For those under the age of 65, or are not supported by Medicare, gain coverage through third-party payers or commercial insurance. These patients are the profit motive for providers as they pay more for each treatment as well as ancillary drugs such as Epogen. To run a clinic with all Medicare patients, at best, is a break-even venture. Utilization becomes the key variable as outpatient clinics strive to push to three shifts per day to maximize fixed asset leverage. While it doesn’t seem financially plausible, this strategy can create an entity that despite its overhead of personnel and location costs, will be more profitable than a patient that is seeking treatment at home with someone to assist.
It may seem like a simple income statement analysis, but one must look at the expense equation and forecast as a stand-alone entity. By comparison, the expenses of having a patient treating themselves with peritoneal dialysis or home hemodialysis is far greater than a patient sitting in a chair in an outpatient dialysis unit. Going into details, home hemo dialysis patients require more artificial kidneys than their counterparts in a clinic and peritoneal dialysis patients need supplies that will dialyze them for more than a week.
Other treatment modalities had been a bit of a challenge over the past thirty years with the availability of peritoneal dialysis and home hemo dialysis increasing with advancements in medical technology, but never really gained traction with the lack of support by the general nephrology community.
In 2019, the top two dialysis providers, DaVita and Fresenius Medical Care, treated a combined 412,000 patients representing 85% of the total patients under the top ten providers. To put this into perspective, Fresenius Medical Care treated 208,007 patients and the number three provider in the top ten, U.S. Renal Care, treated just 25,327 patients or 5% of the end stage renal disease patients within the top largest providers. Of the largest ten providers, the Centers for Dialysis Care at number ten supervised the dialysis of 1,526 or .03% .
The top largest providers treated 484,862 patients in 2019 in all three treatment modalities: In-Center Conventional Hemo Dialysis, Home Hemo Dialysis, and Peritoneal Dialysis. The allocation of patient treatment modalities is roughly the same for all providers with peritoneal dialysis being about 10% and home hemodialysis near 1%. One exception within the top ten is the non-profit Satellite Healthcare with 8,209 total patients with 18% utilizing home therapies.
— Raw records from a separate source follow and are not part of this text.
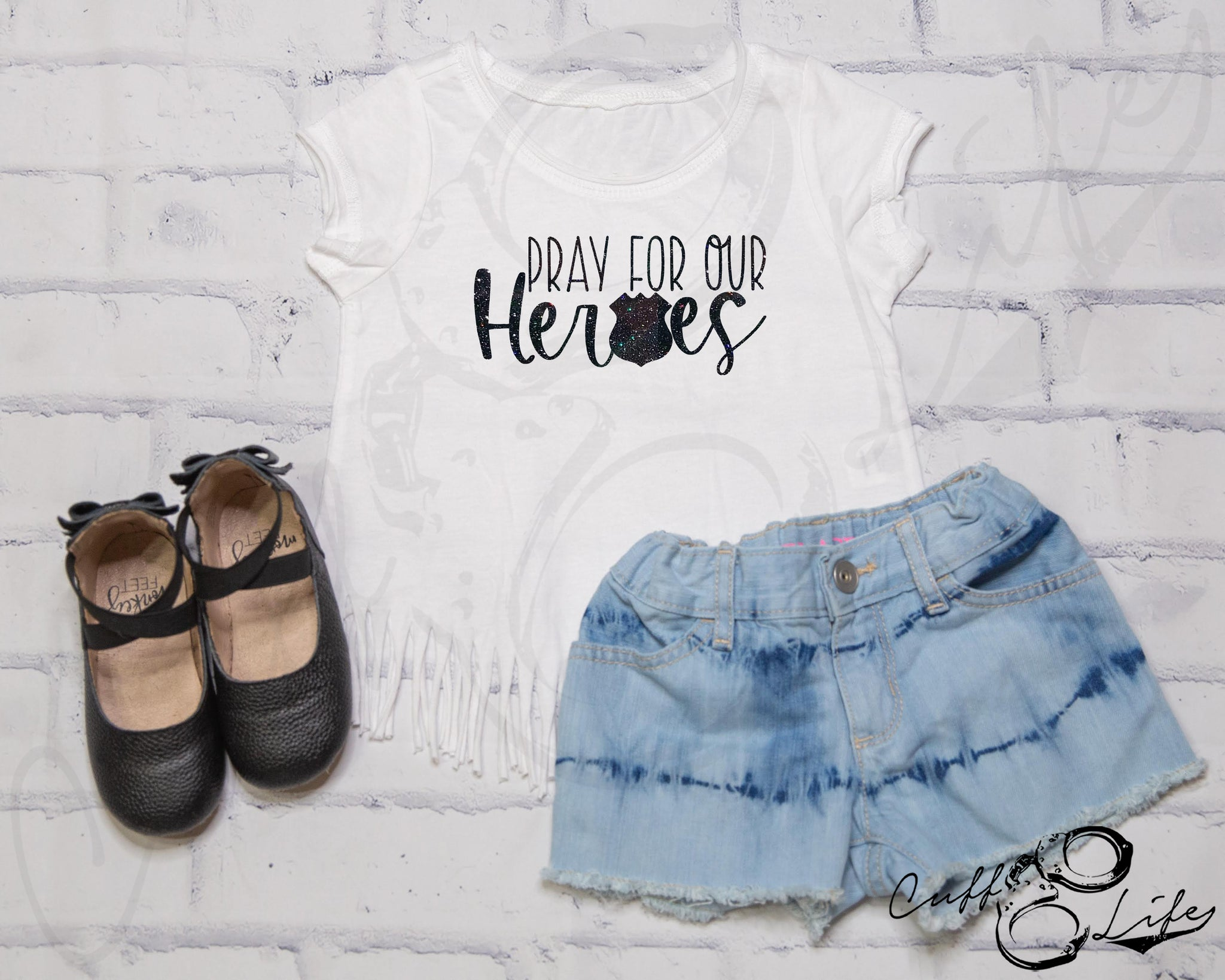 Pray For Our Heroes POLICE © - Fringe Tee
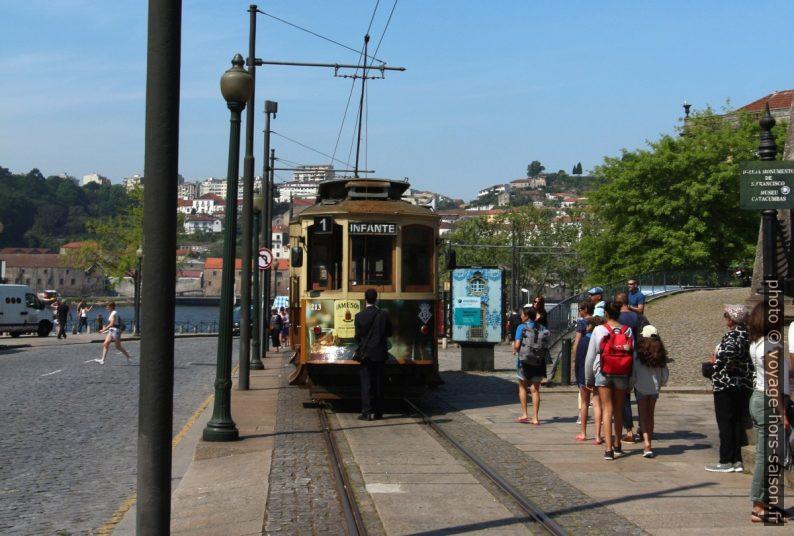 Rame 213 du tram de Porto au terminus Infante. Photo © André M. Winter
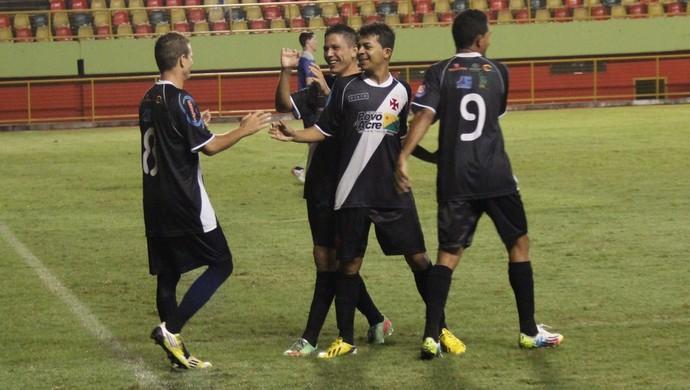 Vitória cruz-maltina deixa time apenas um ponto atrás do Galvez, quarto colocado do Acreano (Foto: Duaine Rodrigues)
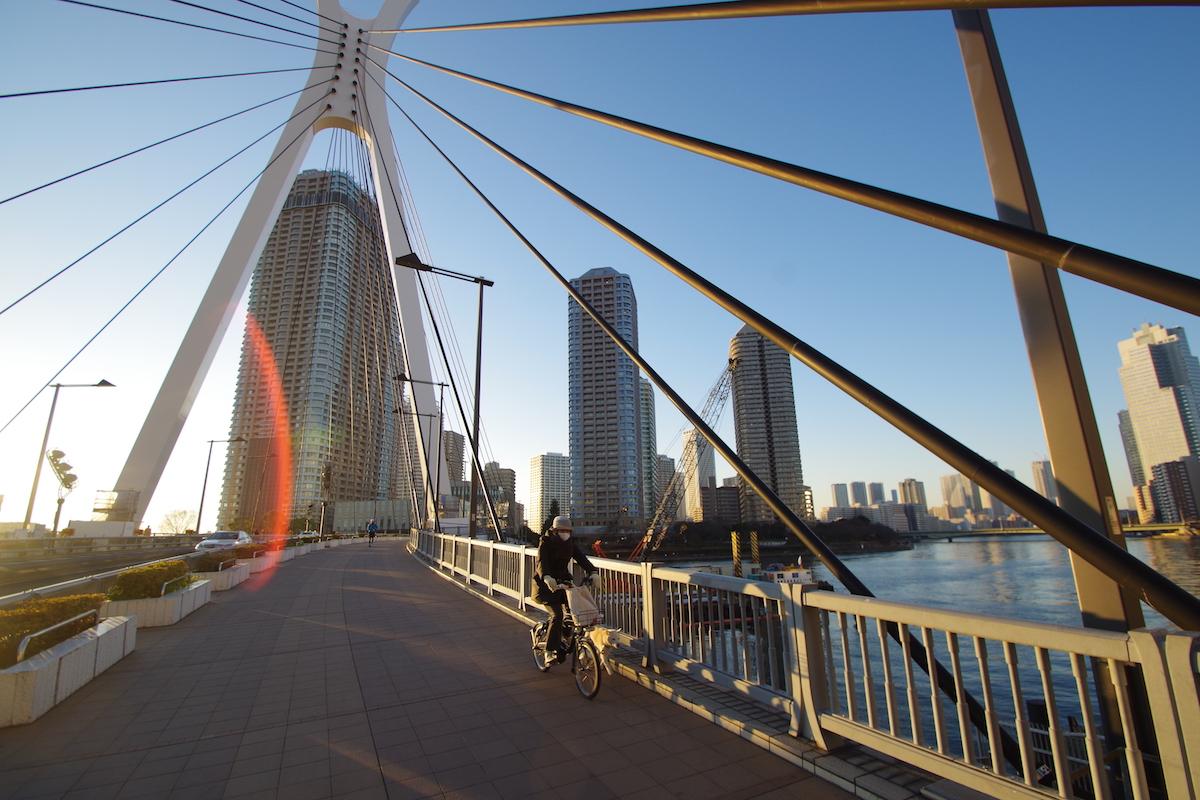 朝の新大橋、フレアー
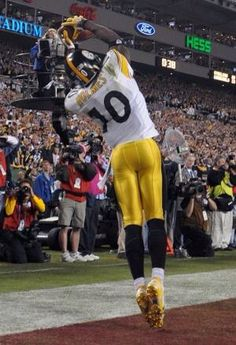 Santonio Holmes makes THE CATCH that gave the Steelers their SIXTH Super Bowl title with a thrilling win over Arizona in Pittsburgh Steelers Wallpaper, Pittsburgh Steelers Players, Go Steelers, Pittsburgh Sports, Nfl Sports, Nfl Football, Pitt Steelers, Steelers Images, Steelers Helmet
Unlike home therapies, in-center treatments require large investments in infrastructure that must meet both federal and state guidelines. Most providers, wanting flexibility, tend to lease property and invest via leasehold improvements to convert the space into a dialysis medical facility. Depending on the size, measured by the number of dialysis stations, and location of the clinic, building out space can cost between $1 million to $4 million per facility. Both Fresenius and DaVita have invested capital of billions into facilities over the years. Of the top ten providers, Fresenius operated the most In-Center units with 6,827 verses DaVita’s 5,000. The third largest provider, U.S. Renal Care, by contrast, has only 510 in 2019 and the number ten on the list, Centers for Dialysis Care, operated 15 in-center units for 1,502 hemodialysis patients  .
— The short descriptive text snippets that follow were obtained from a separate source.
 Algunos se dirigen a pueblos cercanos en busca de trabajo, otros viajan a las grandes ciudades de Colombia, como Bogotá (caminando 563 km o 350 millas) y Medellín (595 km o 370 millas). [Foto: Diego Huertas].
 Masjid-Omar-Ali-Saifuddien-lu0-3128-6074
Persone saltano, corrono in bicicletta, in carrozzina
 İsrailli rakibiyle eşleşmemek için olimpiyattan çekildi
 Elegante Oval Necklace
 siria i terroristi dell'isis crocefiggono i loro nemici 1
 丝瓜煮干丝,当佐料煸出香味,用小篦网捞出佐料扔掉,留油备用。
The number of units in operation is obviously a reflection of the number of patients utilizing this modality option. This may be a cause-and-effect scenario based on patient need with the underlying idea that profitability may be a factor. As will be discussed below, the cost structure of providing dialysis treatment can be significantly lower in an in-center setting given the right financial and operational conditions.
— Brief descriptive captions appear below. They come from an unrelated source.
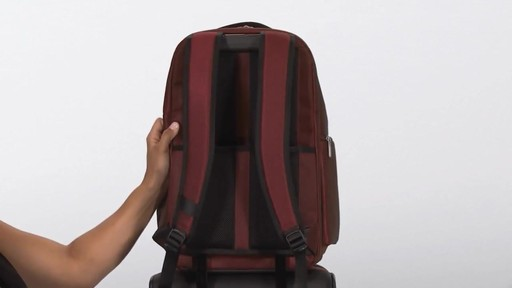 Briggs & Riley Transcend VX Cargo Laptop Backpack - image 6 from the video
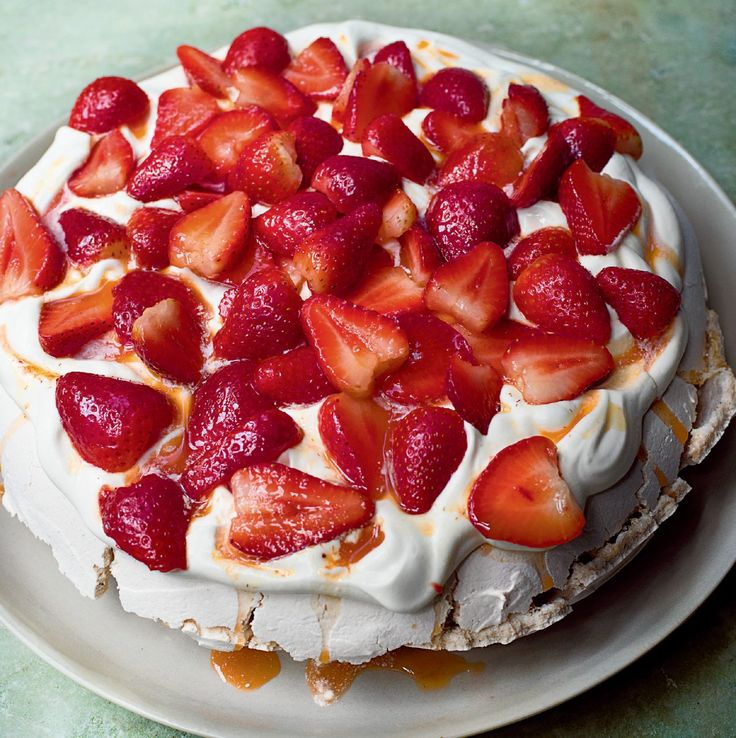 Nigella's Rose and Black Pepper Pavlova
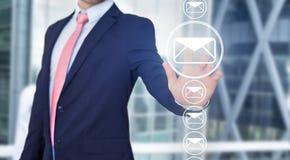 Rührende Technologieschnittstelle des Geschäftsmannes mit Berufs-emai Stockfotografie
It is difficult to predict why the United States allowed two providers to dominate the marketplace. One theory is that the budget for dialysis ballooned and was far more than it had been forecast. A complimentary belief is that while the market was expanding and adding cost to Medicare, the government simply looked away, allowed consolidation, and expected cost to come down at least on a per treatment basis . Obviously, this wasn’t the case as technology and drug therapies improved, it added to the cost of providing care to renal patients. Medicare, always reactionary, has always had a wait and test approach to managing the costs not really solving the expense problem, but rather trying to prevent further expenditures on the back end. In other words, in lieu of preventing renal failure as a goal, a relatively inexpensive proposition, Medicare attempts to limit the expense, which is significant annual expense for the basic treatment as well as hospitalizations.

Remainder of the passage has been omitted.